TUNE-UP It was a good feeling for me to see that "Fats" Domino was among those stars chosen to perform during the re-starting of the celebrated New Orleans Jazz Festival last week.
Domino has never been a personal favorite of mine, largely because I stem from a slightly earlier era is which the use of the term "Fats" in music applied exclusively to "Fats" Waller who was a musical force to be reckoned with. I felt, and feel, that much of the material Domino does so well is not quite of the New Orleans jazz style, but more of what the genre has been becoming.
Domino was just the right choice to hold up as symbolic of defiance against such encroaching factors as the hurricane, flood and great losses sustained. And, we did the proper thing last Sunday when he was scheduled to be on stage,by appearing-though ill - to personally thank people present for all they had done to make him what he has become and to encourage to work hard to restore the festival. He was a very real victim of the natural disaster, having lost home in the desolated North Ward of the ;ten musical instruments, plus his entire silver and platinum recording recognitions and other mementos of his career.
He was speaking to other people who can do something about it all,too. Bruce Springsteen was there; Bob Dylan, Jimmy Buffet,Paul Simon as well as Irma Thomas, the soul singer. Even if these singers, composers, producers do not seem to fit the exact street definitions of what you think the New Orleans ought to be, they are brethren of a common cause to sustain a section of jazz which is so typically American.
Pete Fountain was there, of course as a good example of how someone of special talent can find an authentic place in the New Orleans heritage. Local artists Art Neville and his three brothers were there in essence as they have always been. Irma Thomas sang "In the Middle Of It All", too. Domino, who had severe heart surgery done this past season served as a key to it all in a real sense and his being present will be remembered and,I hope, appreciated.
It is not at all disturbing that this years attendance at the Festival was smaller than the usual brag-about-it figures, but the Jazz Festival was,truly, re-launched and will do well, I feel, in this era of electric guitars and digital innovations. We are already well into a next pop music world! The Jazz era needs constant redefinition to sustain its unique characteristics and New Orleans can be the focal point where such music can be sustained and properly memorialized.

**What you have to do**
Return the passage of the column on the New Orleans Jazz Festival between "Pete Fountain was" and "and,I hope, appreciated.", inclusive, copied word for word.

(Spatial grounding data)
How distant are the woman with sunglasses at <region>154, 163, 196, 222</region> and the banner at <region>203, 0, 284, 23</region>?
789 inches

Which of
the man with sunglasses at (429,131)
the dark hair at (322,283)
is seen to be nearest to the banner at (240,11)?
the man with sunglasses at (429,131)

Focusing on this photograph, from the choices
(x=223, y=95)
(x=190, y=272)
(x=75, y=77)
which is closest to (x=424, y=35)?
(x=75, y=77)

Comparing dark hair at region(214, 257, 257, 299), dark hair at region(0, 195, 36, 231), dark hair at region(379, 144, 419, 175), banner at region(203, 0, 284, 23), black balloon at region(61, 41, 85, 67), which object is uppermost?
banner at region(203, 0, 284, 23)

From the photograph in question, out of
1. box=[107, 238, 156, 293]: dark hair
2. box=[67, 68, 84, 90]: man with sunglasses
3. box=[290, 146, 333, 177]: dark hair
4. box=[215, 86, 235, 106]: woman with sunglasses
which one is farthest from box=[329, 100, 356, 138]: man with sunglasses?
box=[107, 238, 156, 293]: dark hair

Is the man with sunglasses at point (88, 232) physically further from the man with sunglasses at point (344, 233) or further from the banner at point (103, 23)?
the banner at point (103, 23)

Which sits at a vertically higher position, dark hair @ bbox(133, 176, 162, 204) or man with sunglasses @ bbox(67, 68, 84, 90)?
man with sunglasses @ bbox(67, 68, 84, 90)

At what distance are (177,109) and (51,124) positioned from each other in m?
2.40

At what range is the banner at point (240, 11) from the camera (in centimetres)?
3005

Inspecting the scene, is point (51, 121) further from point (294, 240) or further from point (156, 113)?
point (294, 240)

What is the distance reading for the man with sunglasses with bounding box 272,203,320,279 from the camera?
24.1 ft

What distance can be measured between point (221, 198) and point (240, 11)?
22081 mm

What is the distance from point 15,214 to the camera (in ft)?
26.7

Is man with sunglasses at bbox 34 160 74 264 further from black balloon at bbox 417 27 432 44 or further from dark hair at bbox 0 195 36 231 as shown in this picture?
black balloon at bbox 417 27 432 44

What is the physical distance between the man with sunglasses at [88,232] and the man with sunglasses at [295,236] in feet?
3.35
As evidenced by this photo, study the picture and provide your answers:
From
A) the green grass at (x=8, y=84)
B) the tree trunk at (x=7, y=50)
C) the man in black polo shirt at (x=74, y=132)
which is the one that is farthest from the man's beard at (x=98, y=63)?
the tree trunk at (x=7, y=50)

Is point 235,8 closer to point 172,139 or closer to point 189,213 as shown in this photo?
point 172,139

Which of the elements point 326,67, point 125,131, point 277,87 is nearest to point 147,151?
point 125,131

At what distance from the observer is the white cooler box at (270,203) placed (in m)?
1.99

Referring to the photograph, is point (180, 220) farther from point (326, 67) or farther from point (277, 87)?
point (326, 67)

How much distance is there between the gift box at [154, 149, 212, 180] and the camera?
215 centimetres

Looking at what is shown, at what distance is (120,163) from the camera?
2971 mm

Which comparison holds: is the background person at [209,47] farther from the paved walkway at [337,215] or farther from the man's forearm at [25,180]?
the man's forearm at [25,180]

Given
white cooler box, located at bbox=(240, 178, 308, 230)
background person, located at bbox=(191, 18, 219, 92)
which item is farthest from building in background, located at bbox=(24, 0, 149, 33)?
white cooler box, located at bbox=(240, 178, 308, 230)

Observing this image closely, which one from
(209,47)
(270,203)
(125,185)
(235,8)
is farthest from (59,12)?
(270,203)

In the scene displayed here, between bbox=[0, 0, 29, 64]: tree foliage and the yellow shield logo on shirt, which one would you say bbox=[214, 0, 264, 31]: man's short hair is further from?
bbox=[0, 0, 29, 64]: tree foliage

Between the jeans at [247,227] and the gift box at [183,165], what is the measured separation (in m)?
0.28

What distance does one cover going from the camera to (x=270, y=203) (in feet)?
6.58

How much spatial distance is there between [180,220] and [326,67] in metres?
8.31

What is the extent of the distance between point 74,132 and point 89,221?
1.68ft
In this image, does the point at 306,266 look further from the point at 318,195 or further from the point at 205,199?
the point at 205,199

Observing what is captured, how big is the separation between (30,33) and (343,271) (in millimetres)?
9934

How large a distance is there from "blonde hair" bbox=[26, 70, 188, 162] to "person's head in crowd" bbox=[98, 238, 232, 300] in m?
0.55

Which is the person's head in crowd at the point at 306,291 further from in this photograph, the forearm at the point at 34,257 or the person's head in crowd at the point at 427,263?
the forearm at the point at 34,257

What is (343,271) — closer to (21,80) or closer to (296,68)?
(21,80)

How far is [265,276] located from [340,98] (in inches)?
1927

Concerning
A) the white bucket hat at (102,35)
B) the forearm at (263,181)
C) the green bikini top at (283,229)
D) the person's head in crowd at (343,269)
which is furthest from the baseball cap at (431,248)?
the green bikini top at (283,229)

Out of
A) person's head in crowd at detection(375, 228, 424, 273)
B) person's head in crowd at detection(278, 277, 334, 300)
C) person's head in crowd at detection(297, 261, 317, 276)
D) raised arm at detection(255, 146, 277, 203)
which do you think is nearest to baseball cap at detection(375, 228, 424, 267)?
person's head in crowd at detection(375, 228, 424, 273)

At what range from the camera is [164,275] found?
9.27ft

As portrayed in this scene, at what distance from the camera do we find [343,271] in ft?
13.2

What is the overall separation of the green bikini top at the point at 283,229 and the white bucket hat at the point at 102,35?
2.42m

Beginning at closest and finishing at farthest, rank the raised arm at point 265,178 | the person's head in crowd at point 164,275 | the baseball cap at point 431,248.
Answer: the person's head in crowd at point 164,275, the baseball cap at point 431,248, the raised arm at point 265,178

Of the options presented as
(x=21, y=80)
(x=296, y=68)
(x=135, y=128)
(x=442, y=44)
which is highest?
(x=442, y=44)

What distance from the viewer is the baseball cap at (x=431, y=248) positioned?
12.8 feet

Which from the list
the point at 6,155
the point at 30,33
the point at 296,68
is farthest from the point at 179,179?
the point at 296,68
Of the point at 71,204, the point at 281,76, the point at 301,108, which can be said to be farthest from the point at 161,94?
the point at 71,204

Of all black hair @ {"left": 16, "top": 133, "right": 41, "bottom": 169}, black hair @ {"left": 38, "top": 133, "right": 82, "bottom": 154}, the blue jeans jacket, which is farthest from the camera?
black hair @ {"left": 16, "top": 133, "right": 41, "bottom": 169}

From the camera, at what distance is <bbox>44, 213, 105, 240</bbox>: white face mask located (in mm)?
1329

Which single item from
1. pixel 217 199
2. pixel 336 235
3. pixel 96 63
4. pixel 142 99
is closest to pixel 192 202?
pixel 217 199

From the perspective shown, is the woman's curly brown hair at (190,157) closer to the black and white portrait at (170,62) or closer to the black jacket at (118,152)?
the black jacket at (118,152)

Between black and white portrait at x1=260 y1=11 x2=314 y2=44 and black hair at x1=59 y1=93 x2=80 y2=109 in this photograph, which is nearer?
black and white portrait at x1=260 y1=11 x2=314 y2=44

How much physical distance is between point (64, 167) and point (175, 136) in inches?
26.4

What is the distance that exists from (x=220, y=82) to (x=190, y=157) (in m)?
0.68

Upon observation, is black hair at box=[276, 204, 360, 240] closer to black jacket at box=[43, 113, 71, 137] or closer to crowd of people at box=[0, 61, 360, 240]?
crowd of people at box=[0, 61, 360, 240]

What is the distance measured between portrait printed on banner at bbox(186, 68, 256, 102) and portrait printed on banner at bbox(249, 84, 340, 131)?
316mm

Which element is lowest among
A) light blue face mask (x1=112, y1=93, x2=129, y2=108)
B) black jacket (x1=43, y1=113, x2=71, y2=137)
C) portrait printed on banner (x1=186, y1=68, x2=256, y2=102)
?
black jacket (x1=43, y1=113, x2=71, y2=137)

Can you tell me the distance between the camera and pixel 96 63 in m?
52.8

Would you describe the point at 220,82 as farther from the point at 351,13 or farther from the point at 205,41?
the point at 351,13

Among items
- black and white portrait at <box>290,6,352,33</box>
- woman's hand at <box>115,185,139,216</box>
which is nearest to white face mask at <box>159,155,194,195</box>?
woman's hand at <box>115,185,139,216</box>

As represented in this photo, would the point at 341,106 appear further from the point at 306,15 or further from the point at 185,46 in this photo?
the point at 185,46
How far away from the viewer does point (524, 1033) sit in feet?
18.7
---
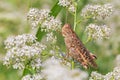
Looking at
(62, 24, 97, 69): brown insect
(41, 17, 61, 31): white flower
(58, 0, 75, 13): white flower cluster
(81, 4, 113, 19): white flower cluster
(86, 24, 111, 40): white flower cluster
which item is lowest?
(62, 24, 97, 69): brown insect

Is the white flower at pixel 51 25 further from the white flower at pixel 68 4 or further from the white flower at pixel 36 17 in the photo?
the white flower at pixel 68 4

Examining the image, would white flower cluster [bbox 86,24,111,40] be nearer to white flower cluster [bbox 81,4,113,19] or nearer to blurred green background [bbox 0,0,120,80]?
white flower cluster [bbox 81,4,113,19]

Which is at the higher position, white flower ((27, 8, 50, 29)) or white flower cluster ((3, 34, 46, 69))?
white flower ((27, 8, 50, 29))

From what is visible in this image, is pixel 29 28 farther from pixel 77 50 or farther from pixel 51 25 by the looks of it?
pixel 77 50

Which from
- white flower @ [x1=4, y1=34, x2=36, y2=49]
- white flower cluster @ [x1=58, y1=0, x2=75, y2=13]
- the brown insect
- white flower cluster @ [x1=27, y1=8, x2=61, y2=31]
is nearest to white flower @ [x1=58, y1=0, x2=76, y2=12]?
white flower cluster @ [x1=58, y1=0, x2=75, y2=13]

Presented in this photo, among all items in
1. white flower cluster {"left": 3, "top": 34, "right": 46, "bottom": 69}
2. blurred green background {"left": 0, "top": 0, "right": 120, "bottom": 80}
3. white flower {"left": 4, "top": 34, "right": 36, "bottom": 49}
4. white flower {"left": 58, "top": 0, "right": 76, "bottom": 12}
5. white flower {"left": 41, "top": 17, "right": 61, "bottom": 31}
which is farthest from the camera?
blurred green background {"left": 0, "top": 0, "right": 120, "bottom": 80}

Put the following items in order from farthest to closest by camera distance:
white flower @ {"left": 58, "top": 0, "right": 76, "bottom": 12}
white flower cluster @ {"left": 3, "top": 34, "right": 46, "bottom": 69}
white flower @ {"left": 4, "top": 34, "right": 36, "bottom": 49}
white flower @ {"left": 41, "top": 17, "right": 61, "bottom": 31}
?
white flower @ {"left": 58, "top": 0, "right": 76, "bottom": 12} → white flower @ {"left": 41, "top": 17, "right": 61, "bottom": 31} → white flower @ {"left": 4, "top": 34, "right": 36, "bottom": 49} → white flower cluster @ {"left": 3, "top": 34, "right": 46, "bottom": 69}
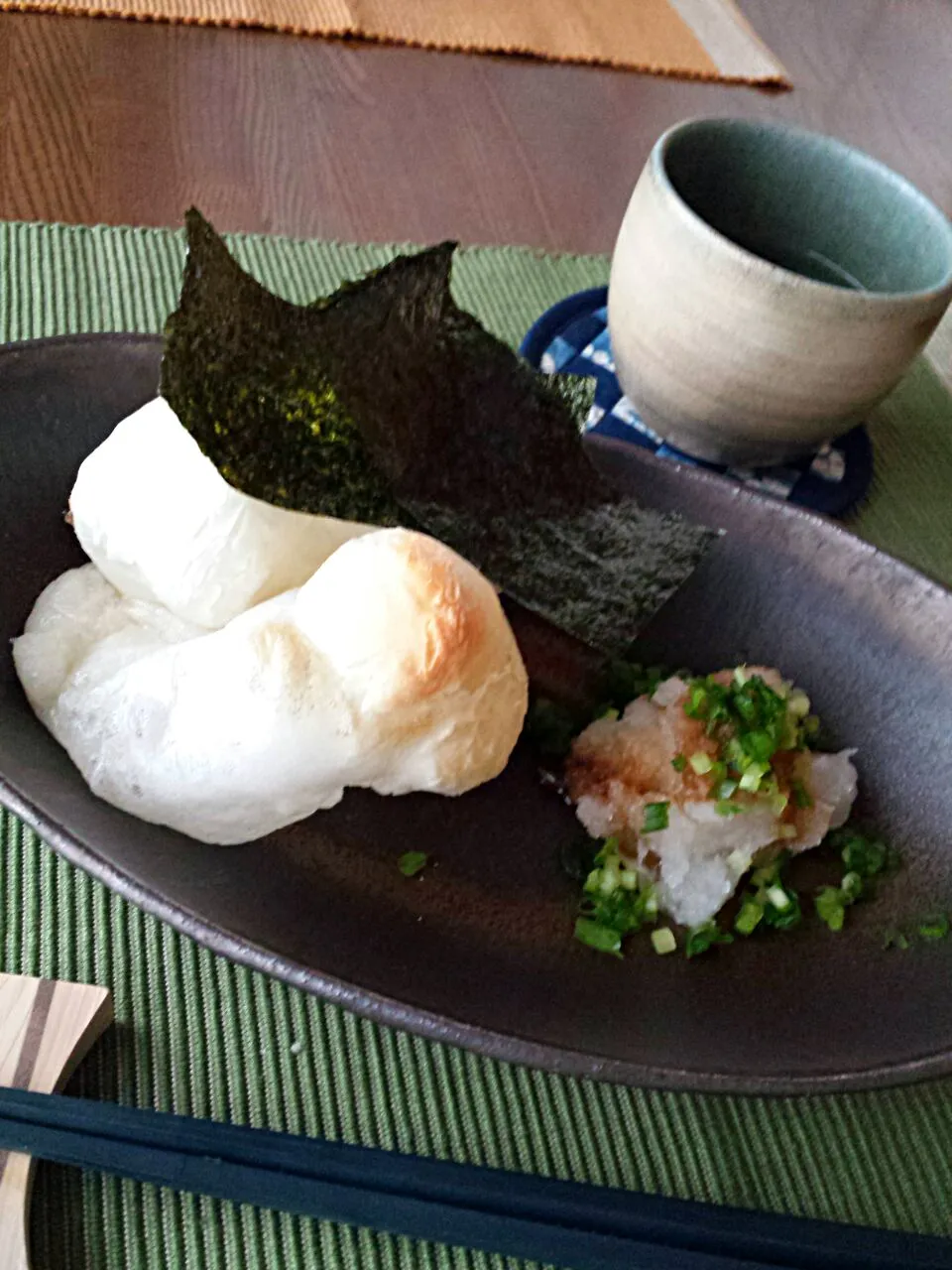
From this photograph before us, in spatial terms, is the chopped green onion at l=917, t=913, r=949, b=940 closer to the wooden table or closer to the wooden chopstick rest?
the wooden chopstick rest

**Exercise response**
Pete Fountain was there, of course as a good example of how someone of special talent can find an authentic place in the New Orleans heritage. Local artists Art Neville and his three brothers were there in essence as they have always been. Irma Thomas sang "In the Middle Of It All", too. Domino, who had severe heart surgery done this past season served as a key to it all in a real sense and his being present will be remembered and,I hope, appreciated.